Overview of ARX's perspectives
The ARX anonymization tool is divided into four perspectives, which model different aspects of the de-identification process. As is shown in the below screen shot, these steps consist of 1) configuring privacy models, utility measures and transformation methods, 2) exploring the solution space, 3) analyzing data utility and 4) analyzing privacy risks.
In the configuration perspective, input data can be loaded, transformation rules can be specified and all further parameters, such as privacy models and utility measures, can be selected and parameterized. If required, this step can be prepared by performing a risk analysis. Next, the solution space is characterized by executing a de-identification algorithm. The result can be inspected in the exploration perspective. Here, it is possible to search for privacy-preserving data transformations which fulfill the user's requirements, i.e. for transformations that result in output data that is suited for the intended usage scenario. To assess this suitability, the utility analysis perspective provides methods for comparing transformed data sets to the original input data set with methods of descriptive statistics and machine learning. In the fourth perspective, risk analyses can be performed for input data set as well as transformed output data. Based on the results of these analyses, the suitability of a solution candidate may either be confirmed or the configuration of the de-identification process can be modified.
Configuring the de-identification process
In this perspective, first, a data set can be imported into the tool and attribute meta data can be specified, including data types and attribute properties in terms of privacy risks. Second, generalization hierarchies for quasi-identifiers or sensitive attributes can be created semi-automatically with built-in wizards or imported into the tool from CSV files. Third, privacy models, the method for measuring data utility and further parameters, which control the transformation process, can be specified.
Exploration of the solution space
During the de-identification process, ARX constructs a search space consisting of a set of transformations that can be applied to the datasets. This search space is then characterized based on the given privacy models and utility measure. This perspective allows users to browse the solution candidates identified by ARX and to select interesting transformations for further analysis.
Analysis of data utility
To assess the suitability of a specific transformation for a given usage scenario, this perspective supports comparing transformations of the input data set to the original data. To this end, it incorporates various graphical representations of results of univariate and bivariate statistics and supports cell-by-cell comparisons.

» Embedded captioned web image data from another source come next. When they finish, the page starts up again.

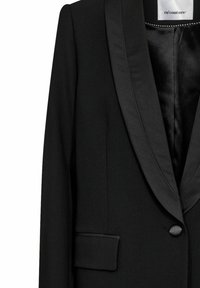 Schwarze Blazer aus strukturiertem Stoff, mit satinierter Reversklappe, einem einzigen Knopfverschluss und einer Vorderentasche, sowie einem glatten Innenfutter.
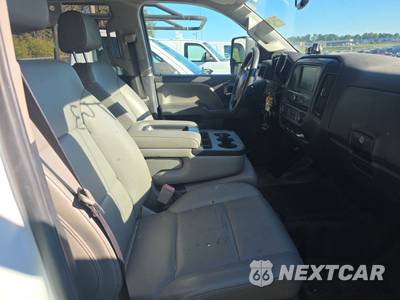 2018 Chevrolet Silverado 2500HD WT Crew Cab Long Bed 1WT - zdjęcie 8 z 18 - miniatura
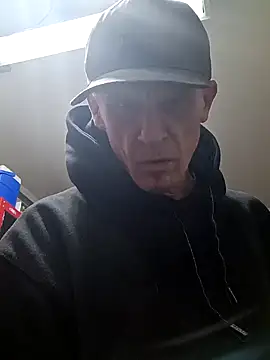 Snapshot of ironwood420 chatting on 01-20-25, 02:46 ironwood420 online show from 01-20-25, 02:46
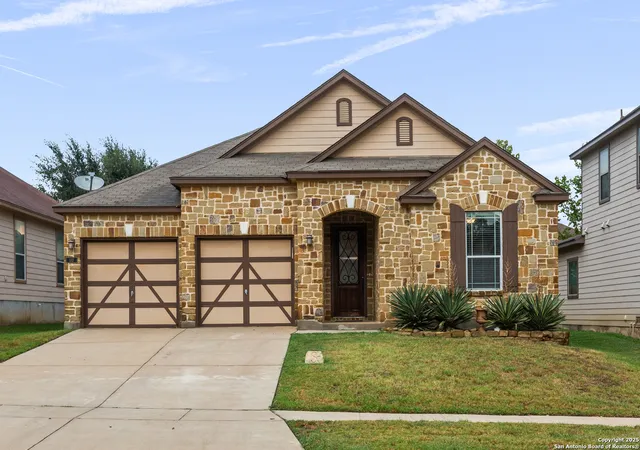 Photo 2 of Sale Pending at 132 Cold River, Boerne, TX 78006 | MLS# 1895064 | Listing updated on 2025-09-27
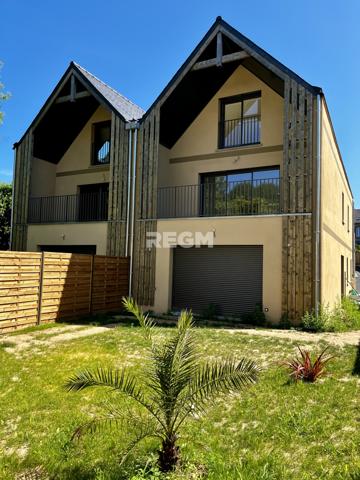 Dinard (35800) Dinard - Duplex T4 de 88 m2 orienté Sud-Ouest. 15mn à pied de la plage du Prieuré.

To evaluate the suitability of an output data set for machine learning purposes, the perspective also allows to analyze the classification accuracy that can be achieved with a generic logistic regression method.
The perspective also implements a method for local recoding that can be used to further enhance data utility.
Analysis of risks
In this perspective, various metrics reflecting privacy risks are presented. Models implemented by ARX include re-identification risks for the prosecutor, journalist and marketer attacker models as well as estimates of population uniqueness, which can be calculated using different statistical models. Moreover, the perspective also provides access to a method for detecting attributes which must be modified or altered when de-identifying data in compliance to the Safe Harbor method of the US Health Insurance Portability and Accountability Act (HIPAA identifiers) and a method for finding potential quasi-identifiers.
ARX aims at providing a high degree of interoperability with other software systems. Generalization hierarchies and data sets can be imported and exported from and to files containing character separated values (CSV). Moreover, ARX is able to import data from further sources, including MS Excel spreadsheets and relational database systems, such as MS SQL, DB2, MySQL or PostgreSQL.
The data import wizard also supports the renaming, removing and reordering of columns. During data import, data types are automatically detected and data cleansing may be performed. This means that values that do not conform to the specified data type will be replaced with null values, which are handled correctly by all methods implemented in ARX.
For further analyzing data provided by ARX with other tools, all tables can be exported into CSV formatted data via context menus.